## Bar Charts: Prediction Flip Rates for Llama-3.2 Models
### Overview
The image displays two side-by-side bar charts comparing the "Prediction Flip Rate" of two language models (Llama-3.2-1B and Llama-3.2-3B) across four question-answering datasets. The charts evaluate the effect of two anchoring methods: "Q-Anchored (exact_question)" and "A-Anchored (exact_question)".
### Components/Axes
* **Titles:** Two charts are labeled at the top: "Llama-3.2-1B" (left) and "Llama-3.2-3B" (right).
* **Y-Axis (Both Charts):** Labeled "Prediction Flip Rate". The scale runs from 0 to 40, with major tick marks at 0, 10, 20, 30, and 40.
* **X-Axis (Both Charts):** Labeled "Dataset". The categories are, from left to right: "PopQA", "TriviaQA", "HotpotQA", and "NQ".
* **Legend:** Positioned at the bottom center of the entire image.
* **Q-Anchored (exact_question):** Represented by a reddish-brown (terracotta) bar.
* **A-Anchored (exact_question):** Represented by a gray bar.
### Detailed Analysis
**Chart 1: Llama-3.2-1B**
* **Trend Verification:** For all four datasets, the Q-Anchored (reddish-brown) bar is significantly taller than the A-Anchored (gray) bar, indicating a higher flip rate.
* **Data Points (Approximate Values):**
* **PopQA:** Q-Anchored ≈ 45, A-Anchored ≈ 10.
* **TriviaQA:** Q-Anchored ≈ 30, A-Anchored ≈ 12.
* **HotpotQA:** Q-Anchored ≈ 40, A-Anchored ≈ 5.
* **NQ:** Q-Anchored ≈ 18, A-Anchored ≈ 3.
**Chart 2: Llama-3.2-3B**
* **Trend Verification:** The pattern of Q-Anchored bars being taller than A-Anchored bars holds for all datasets. However, the A-Anchored rates are notably higher in this larger model compared to the 1B model.
* **Data Points (Approximate Values):**
* **PopQA:** Q-Anchored ≈ 25, A-Anchored ≈ 6.
* **TriviaQA:** Q-Anchored ≈ 43, A-Anchored ≈ 22.
* **HotpotQA:** Q-Anchored ≈ 39, A-Anchored ≈ 10.
* **NQ:** Q-Anchored ≈ 43, A-Anchored ≈ 26.
### Key Observations
1. **Consistent Anchoring Effect:** Across both model sizes and all datasets, the "Q-Anchored" method results in a higher Prediction Flip Rate than the "A-Anchored" method.
2. **Model Size Impact:** The larger model (3B) shows a substantial increase in the A-Anchored flip rates for TriviaQA and NQ compared to the smaller model (1B), while the Q-Anchored rates remain high.
3. **Dataset Variability:** The magnitude of the flip rate varies by dataset. For example, HotpotQA shows one of the largest gaps between Q and A anchoring in the 1B model, while NQ shows the smallest Q-Anchored rate in the 1B model but one of the highest in the 3B model.
### Interpretation
The data suggests that the method of anchoring—whether the model is prompted with the exact question (Q-Anchored) or the exact answer (A-Anchored)—has a significant and consistent impact on the stability of its predictions, as measured by the "flip rate." A higher flip rate indicates less stability.

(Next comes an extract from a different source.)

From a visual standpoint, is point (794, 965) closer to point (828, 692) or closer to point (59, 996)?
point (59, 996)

The "Q-Anchored" condition appears to destabilize model predictions more than the "A-Anchored" condition. This could imply that re-encountering the exact question makes the model more likely to reconsider or change its initial answer, whereas being anchored to a specific answer may create a stronger prior that resists change.
The increase in A-Anchored flip rates for the larger 3B model, particularly on TriviaQA and NQ, is a notable anomaly. It suggests that while larger models may be more capable, their predictions when anchored to an answer might be more sensitive to re-evaluation on certain types of knowledge-intensive datasets. This could point to a complex relationship between model scale, knowledge representation, and susceptibility to anchoring biases. The charts effectively demonstrate that anchoring is not a neutral intervention and that its effect is modulated by both model size and the nature of the dataset.